Julie Rofman: Weaving Art Into Wearable Poetry
Julie
Rofman
Thousands of Japanese delica beads, woven bead by bead, week by week. No two pieces identical. No pattern pre-planned. Art for the wrist.
From abstract canvas to beaded cuff, from Barney's New York to Tomorrowland Tokyo. Julie Rofman on the meditation of the bead loom, the grandmother who dressed like her art, and why she never pre-plans a pattern.
"I never pre-plan a pattern. I just kind of work intuitively with each section, having a rough idea of what will come next. Each bead tells me where to go next."
Julie Rofman's background is in painting and sculpture. About ten years into her career, during what she describes as a break from that kind of creating, she picked up a bead loom. She was drawn immediately to the preciseness of it and to the extraordinary range of color available in Japanese delica beads. What started as a diversion quietly became a second practice of equal depth.
Each cuff is woven on a small loom, bead by bead, taking anywhere from two hours to two days depending on scale. She works intuitively throughout. "I think this is what makes it most enjoyable, the decisions arise throughout the process. I like seeing how matte beads interact with sparkly beads and the interaction of bold and muted colors." The process has strong parallels with how she paints and draws. The loom is just a different kind of canvas.
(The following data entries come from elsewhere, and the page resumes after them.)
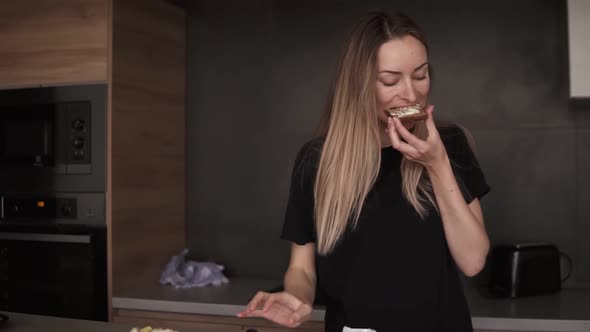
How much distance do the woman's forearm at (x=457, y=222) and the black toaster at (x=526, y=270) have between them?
2.93 feet

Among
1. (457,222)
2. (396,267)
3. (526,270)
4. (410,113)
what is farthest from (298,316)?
(526,270)

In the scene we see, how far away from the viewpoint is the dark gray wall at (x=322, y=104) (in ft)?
7.77

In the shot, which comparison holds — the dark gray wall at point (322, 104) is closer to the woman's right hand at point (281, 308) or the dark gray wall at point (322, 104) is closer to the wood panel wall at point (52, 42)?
the wood panel wall at point (52, 42)

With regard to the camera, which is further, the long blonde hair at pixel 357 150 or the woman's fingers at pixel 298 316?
the long blonde hair at pixel 357 150

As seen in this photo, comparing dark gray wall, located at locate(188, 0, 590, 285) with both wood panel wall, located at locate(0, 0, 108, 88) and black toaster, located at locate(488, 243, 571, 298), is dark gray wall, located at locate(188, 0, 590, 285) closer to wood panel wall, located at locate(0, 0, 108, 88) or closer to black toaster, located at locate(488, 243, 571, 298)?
black toaster, located at locate(488, 243, 571, 298)

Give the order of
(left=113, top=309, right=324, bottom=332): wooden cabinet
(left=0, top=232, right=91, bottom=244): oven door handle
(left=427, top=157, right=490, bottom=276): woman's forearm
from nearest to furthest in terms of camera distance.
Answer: (left=427, top=157, right=490, bottom=276): woman's forearm
(left=113, top=309, right=324, bottom=332): wooden cabinet
(left=0, top=232, right=91, bottom=244): oven door handle

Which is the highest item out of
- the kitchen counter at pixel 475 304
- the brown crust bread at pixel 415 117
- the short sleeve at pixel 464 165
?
the brown crust bread at pixel 415 117

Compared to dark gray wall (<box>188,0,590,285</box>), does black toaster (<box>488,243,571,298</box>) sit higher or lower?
lower

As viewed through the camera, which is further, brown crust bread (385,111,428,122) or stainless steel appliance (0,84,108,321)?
stainless steel appliance (0,84,108,321)

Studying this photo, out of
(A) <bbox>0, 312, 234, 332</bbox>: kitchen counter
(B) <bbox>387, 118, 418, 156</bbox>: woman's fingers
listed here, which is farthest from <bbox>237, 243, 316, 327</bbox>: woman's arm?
(B) <bbox>387, 118, 418, 156</bbox>: woman's fingers

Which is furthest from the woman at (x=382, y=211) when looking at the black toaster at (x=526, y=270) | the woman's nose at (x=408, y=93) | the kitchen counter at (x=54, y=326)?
the black toaster at (x=526, y=270)

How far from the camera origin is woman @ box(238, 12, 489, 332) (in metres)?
1.39

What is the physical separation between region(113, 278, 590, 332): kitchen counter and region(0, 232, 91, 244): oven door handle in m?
0.24

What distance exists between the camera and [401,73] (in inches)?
54.2
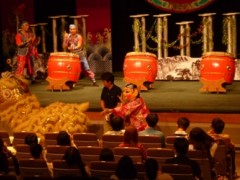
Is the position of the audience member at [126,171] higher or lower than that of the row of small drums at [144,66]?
lower

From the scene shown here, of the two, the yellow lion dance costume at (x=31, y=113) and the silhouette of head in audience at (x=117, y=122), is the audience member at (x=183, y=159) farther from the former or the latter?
the yellow lion dance costume at (x=31, y=113)

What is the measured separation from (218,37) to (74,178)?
8.61 meters

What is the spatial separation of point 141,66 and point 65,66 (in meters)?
1.35

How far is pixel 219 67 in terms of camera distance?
1169cm

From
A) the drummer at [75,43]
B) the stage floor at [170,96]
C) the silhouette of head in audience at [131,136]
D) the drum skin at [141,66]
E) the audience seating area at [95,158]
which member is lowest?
the stage floor at [170,96]

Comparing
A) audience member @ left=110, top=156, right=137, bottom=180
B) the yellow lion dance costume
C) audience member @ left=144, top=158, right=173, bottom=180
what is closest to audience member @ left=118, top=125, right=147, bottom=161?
audience member @ left=144, top=158, right=173, bottom=180

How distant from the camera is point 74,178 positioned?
19.4ft

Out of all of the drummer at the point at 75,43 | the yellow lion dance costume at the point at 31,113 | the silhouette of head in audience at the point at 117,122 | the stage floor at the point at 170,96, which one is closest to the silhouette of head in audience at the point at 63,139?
the silhouette of head in audience at the point at 117,122

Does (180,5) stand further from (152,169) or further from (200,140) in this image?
(152,169)

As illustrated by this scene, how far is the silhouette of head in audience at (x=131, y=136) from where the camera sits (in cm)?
696

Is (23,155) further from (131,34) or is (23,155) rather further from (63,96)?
(131,34)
"I treat wrists like miniature canvases. Photos don't capture how they catch light like shattered stained glass."
Julie Rofman
Hokusai
Paul Klee
Tanguy · Gorky
Her grandmother
"The first person I go to for fashion advice is my friend Kimball Hastings. The first time we met was in the elevator of our dormitory freshman year of college. He was wearing Gucci black and white leopard print pants and sunglasses at night. He happens to be the director of celebrity styling for Ralph Lauren now."